# Hand and Position Model

This model will be similar to the previous one, but the vectors in the sequences will also include the pitch and position data from the at bat.  

### Data
First, the new example vectors need to be created.  The y tensor is exactly the same, but extra work needs to be done to create X.

In [10]:
import pickle
import numpy as np
 
full_data = [] 
year = 2016
for m in [3,4,5,6,7,8]:
    fn = "../data/pitches_{}_{}.p".format(year, m)
    seqs = pickle.load(open(fn, "rb"))
    full_data += seqs

cleaned_data = [] # no 0 or 1 length sequences. 
longest_seq = 0
empties_or_single = 0
pitch_types = set()
pos_types   = set()

for line in full_data:
    if(len(line[1]) > longest_seq): longest_seq = len(line[1])
    if(len(line[1]) <= 1): 
        empties_or_single += 1
    else:
        cleaned_data.append(line)
        pos_types.add(line[0][2]) 
        for p in line[1]: # the seq is the second element, first is the feature vector
            pitch_types.add(p)

print("longest sequence length: {}\nempties: {}\ntotal (clean): {}\npitch types: {}".format(longest_seq, 
                                                                                            empties_or_single,
                                                                                            len(cleaned_data),
                                                                                            len(pitch_types)))

print("pos types: {}".format(len(pos_types)))
# Saving the cleaned data to a pickle to make it easier to work with the other models. 
pickle.dump(cleaned_data, open("../data/pitches_full_{}.p".format(year), "wb"))

# Creating X - padded sequences of one-hots. Need a dictionary of pitch types to an index.
pitch_map = {
    'KC': 0,
    'CH': 1,
    'SL': 2,
    'SI': 3,
    'FO': 4,
    'FS': 5,
    'CU': 6,
    'PO': 7,
    'KN': 8,
    'FF': 9,
    'EP': 10,
    'IN': 11,
    'SC': 12,
    'FT': 13,
    'FC': 14,
    'UN': 15
}

MAX_LENGTH = longest_seq
NUM_EXTRA_FEATURES = 3 # pitcher hand, batter hand, batter pos

def create_onehot_with_features(seq):
    ret = []
    i = 0
    for p in seq[1]:
        p_oh = np.zeros((len(pitch_map),), dtype=np.float32)
        p_oh[pitch_map[p]] = 1.0
        ret.append(p_oh)
        i += 1
    for j in range(i, MAX_LENGTH):# Pad to length. 
        ret.append(np.zeros((len(pitch_map),), dtype=np.float32))
    return ret

def create_target(seq):
    ret = []
    i = 0
    for p in seq[1][1:]:
        ret.append(pitch_map[p])
        i += 1
    for j in range(i, MAX_LENGTH):
        ret.append(0)

● ● ● ● ●

** REQUIRED ACTIONS **
**A.** Transcribe the part of the hand and position model notebook between "for p in line[1]: #" and "to an index.", inclusive.
**B.** In the hand and position model notebook, what three features does the comment on NUM_EXTRA_FEATURES name?
**C.** Continue the hand and position model notebook from its last line.
The listing that follows has no connection to the hand and position model notebook.

** SUPPLIED MATERIAL **
● ● ● ● ●

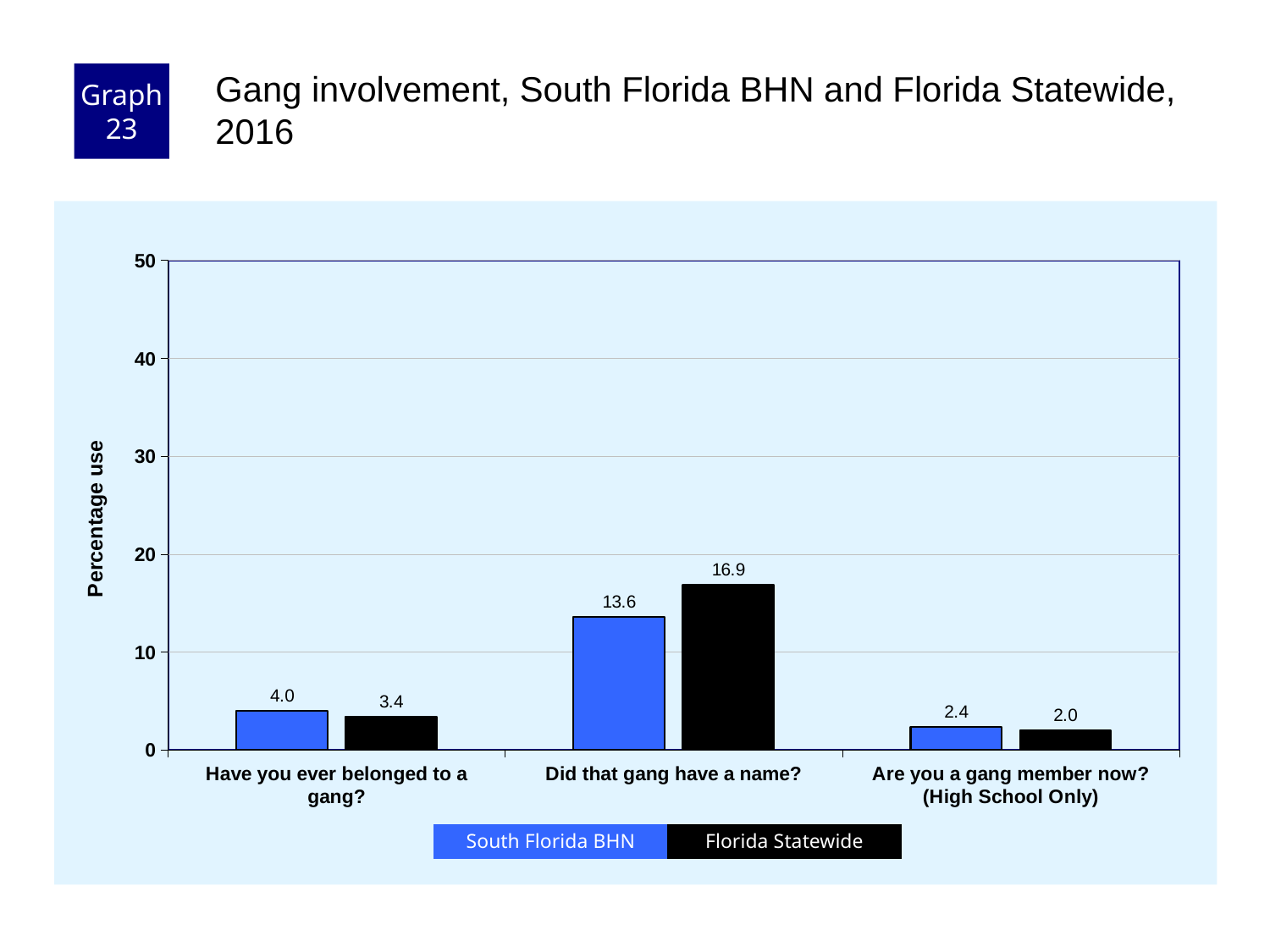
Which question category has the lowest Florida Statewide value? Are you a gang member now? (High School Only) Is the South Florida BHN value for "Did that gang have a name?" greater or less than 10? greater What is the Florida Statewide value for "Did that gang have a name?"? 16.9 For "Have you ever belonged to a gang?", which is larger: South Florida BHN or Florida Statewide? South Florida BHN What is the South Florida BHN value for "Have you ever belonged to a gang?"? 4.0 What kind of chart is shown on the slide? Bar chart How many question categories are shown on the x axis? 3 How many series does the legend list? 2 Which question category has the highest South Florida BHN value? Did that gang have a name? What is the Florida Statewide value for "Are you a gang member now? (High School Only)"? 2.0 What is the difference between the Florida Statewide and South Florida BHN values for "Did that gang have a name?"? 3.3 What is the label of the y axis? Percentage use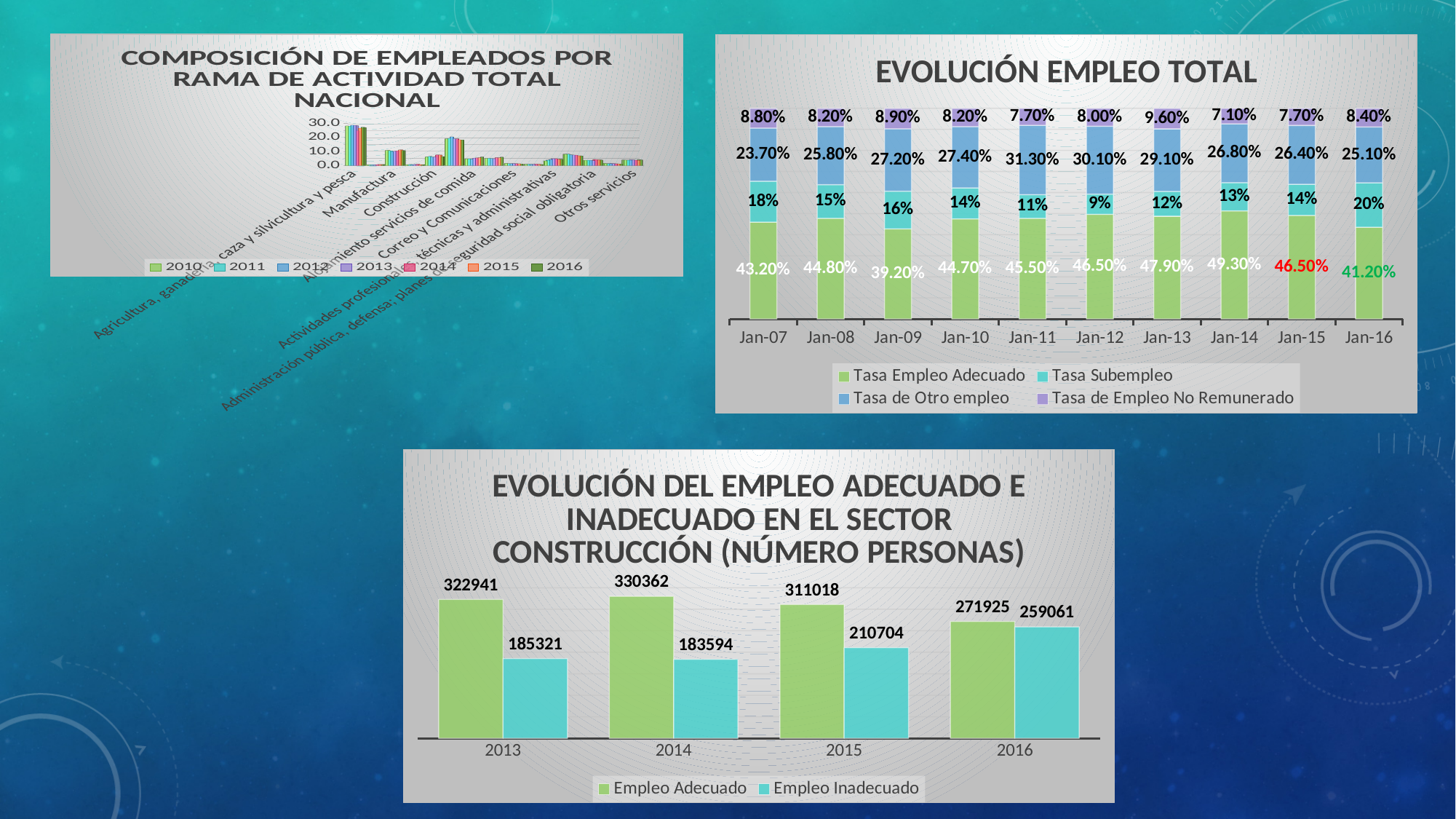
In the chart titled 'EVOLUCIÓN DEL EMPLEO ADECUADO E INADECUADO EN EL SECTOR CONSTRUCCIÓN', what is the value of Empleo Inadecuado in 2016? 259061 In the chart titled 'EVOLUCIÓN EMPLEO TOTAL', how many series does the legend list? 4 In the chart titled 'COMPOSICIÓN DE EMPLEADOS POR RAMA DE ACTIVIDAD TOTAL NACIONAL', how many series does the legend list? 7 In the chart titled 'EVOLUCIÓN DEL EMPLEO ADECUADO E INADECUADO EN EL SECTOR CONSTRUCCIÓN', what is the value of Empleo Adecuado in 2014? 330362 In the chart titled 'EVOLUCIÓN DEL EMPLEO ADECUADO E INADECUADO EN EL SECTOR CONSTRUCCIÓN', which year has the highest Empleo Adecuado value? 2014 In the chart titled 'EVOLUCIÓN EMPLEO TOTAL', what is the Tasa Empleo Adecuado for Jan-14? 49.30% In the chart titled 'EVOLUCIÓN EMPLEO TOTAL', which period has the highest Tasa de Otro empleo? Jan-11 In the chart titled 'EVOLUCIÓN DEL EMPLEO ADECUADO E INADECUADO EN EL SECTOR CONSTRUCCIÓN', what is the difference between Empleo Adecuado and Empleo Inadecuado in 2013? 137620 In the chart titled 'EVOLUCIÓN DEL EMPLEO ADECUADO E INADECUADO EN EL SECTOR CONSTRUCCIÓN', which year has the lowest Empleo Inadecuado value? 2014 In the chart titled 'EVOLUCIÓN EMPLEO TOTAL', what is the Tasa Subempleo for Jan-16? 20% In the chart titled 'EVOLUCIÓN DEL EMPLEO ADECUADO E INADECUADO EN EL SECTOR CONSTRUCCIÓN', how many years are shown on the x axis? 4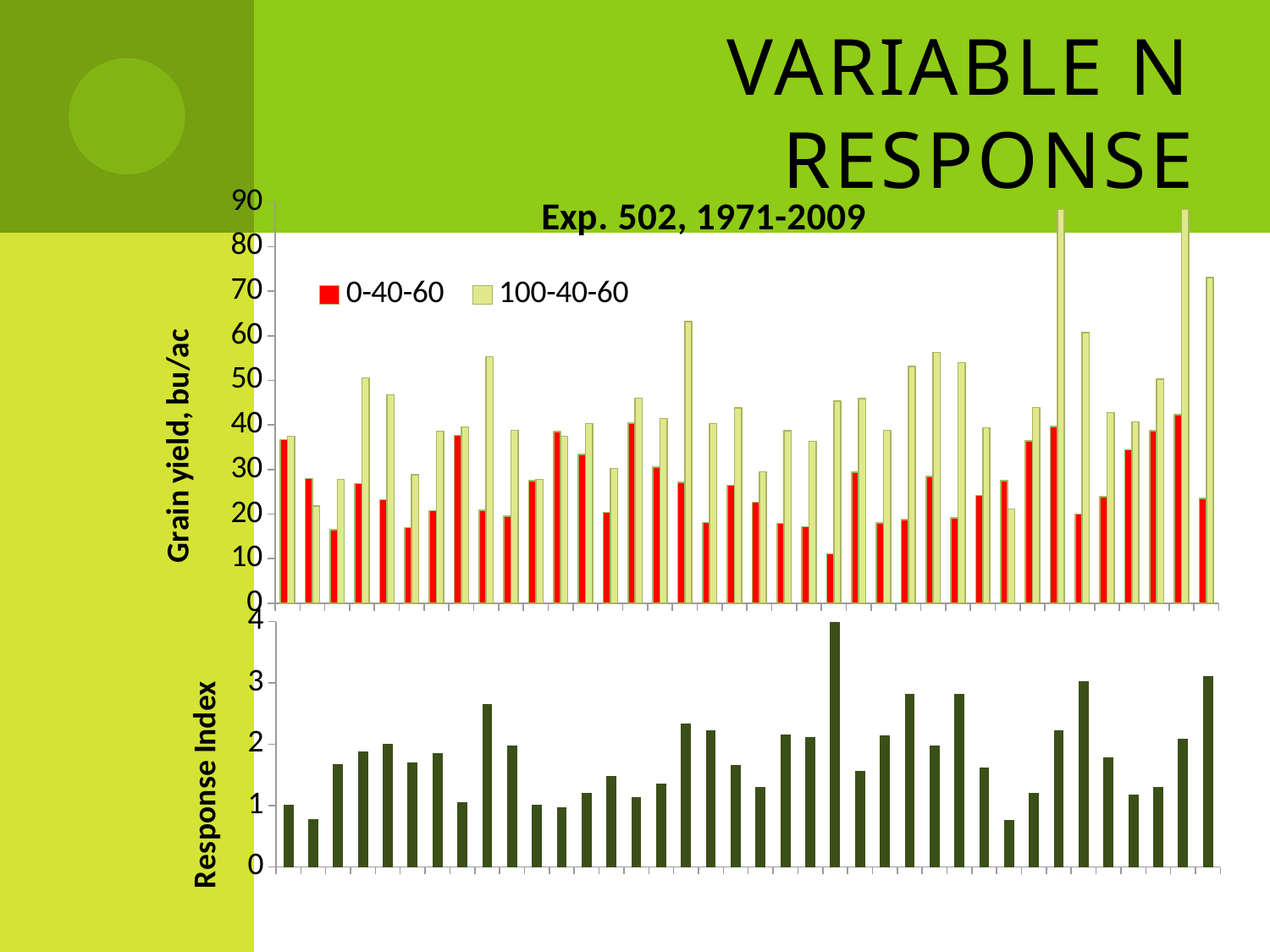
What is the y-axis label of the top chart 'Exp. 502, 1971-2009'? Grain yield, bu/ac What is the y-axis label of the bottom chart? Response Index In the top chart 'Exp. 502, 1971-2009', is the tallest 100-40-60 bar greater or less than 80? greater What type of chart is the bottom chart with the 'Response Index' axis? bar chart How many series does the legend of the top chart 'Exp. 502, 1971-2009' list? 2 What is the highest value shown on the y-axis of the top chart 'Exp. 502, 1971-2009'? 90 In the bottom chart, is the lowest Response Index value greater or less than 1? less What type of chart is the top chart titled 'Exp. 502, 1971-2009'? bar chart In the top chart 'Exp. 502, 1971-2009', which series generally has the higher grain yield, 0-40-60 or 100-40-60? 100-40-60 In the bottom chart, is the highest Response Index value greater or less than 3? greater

● ● ● ● ●

** RESPONSES TO THE TASKS **
**A.**
for p in line[1]: # the seq is the second element, first is the feature vector
            pitch_types.add(p)

print("longest sequence length: {}\nempties: {}\ntotal (clean): {}\npitch types: {}".format(longest_seq, 
                                                                                            empties_or_single,
                                                                                            len(cleaned_data),
                                                                                            len(pitch_types)))

print("pos types: {}".format(len(pos_types)))
# Saving the cleaned data to a pickle to make it easier to work with the other models. 
pickle.dump(cleaned_data, open("../data/pitches_full_{}.p".format(year), "wb"))

# Creating X - padded sequences of one-hots. Need a dictionary of pitch types to an index.

**B.** Pitcher hand, batter hand, and batter pos.

**C.**
    return ret

X_full = [] # Sequences of onehots.
y_full = [] # index of correct pitch in the one-hot, starting at X[1]
for line in cleaned_data:
    X_full.append(create_onehot_with_features(line))
    y_full.append(create_target(line))

print(pos_types)
    
# these should be 18. Nice.
print(len(X_full[0]), len(X_full[0]))

longest sequence length: 18
empties: 13757
total (clean): 110216
pitch types: 16
pos types: 125
{'2B-SS', 'PR-1B', '3B-2B', 'SS-RF', 'PH-SS', '2B-P', 'C', 'PR-1B-2B', 'SS-LF', 'C-LF', 'CF-1B', 'PR-LF-CF', 'PH-1B-2B', 'PR-LF', 'PH-LF', 'LF-2B', 'PH-3B', 'DH-1B', '2B-RF', 'PH-RF-LF', 'RF-LF-CF', 'RF-3B', '2B-LF-3B', 'PR-DH-3B', 'RF-CF', 'P', '1B', 'DH', 'LF-1B', 'LF-RF', 'RF-LF-1B', 'PH-2B-1B', 'RF-LF-3B', '3B-LF', '3B-SS', 'PR-SS', 'CF-LF-CF', 'SS-3B-SS', '2B-3B-LF', 'CF-SS', 'PH-DH-RF', 'PR-DH', 'PH-LF-CF', 'PH-1B', '1B-LF', 'DH-2B', 'LF-P-LF-P', 'SS-1B', '3B-1B', '2B', '3B-1B-3B', '3B-RF-3B', 'P-LF-P', 'SS-2B', '1B-2B', 'DH-C', 'LF-CF-LF', 'PH-1B-LF', 'CF-2B', '1B-CF', 'LF-3B', 'DH-3B', 'PR-3B-1B', 'CF-RF', 'LF', 'LF-SS', '1B-P', 'RF-1B-LF', '2B-LF-RF', 'SS-P', '2B-1B', 'LF-1B-LF', 'PH-DH-2B', '1B-RF', 'PH-3B-1B', 'PR-CF', 'RF-2B', 'DH-LF', 'RF-SS', 'PH-C', '3B-2B-LF', 'LF-CF', '3B-CF', '2B-LF', 'PH-RF', 'PR-RF-CF', 'CF-LF', '3B-P', 'DH-SS', 'CF-3B', '3B', 'DH-RF', 'PR-RF', 'C-1B', '1

Woa! Lot more positions than I was anticipating.  Looks like they allow for multiple positions.  I think I can still handle this, but the positions feature will have to be a one-hot of all the individual positions, and a batters pos vector would contain a value for each position listed.  These could be normalized, even. 

In [11]:
simple_poss = set()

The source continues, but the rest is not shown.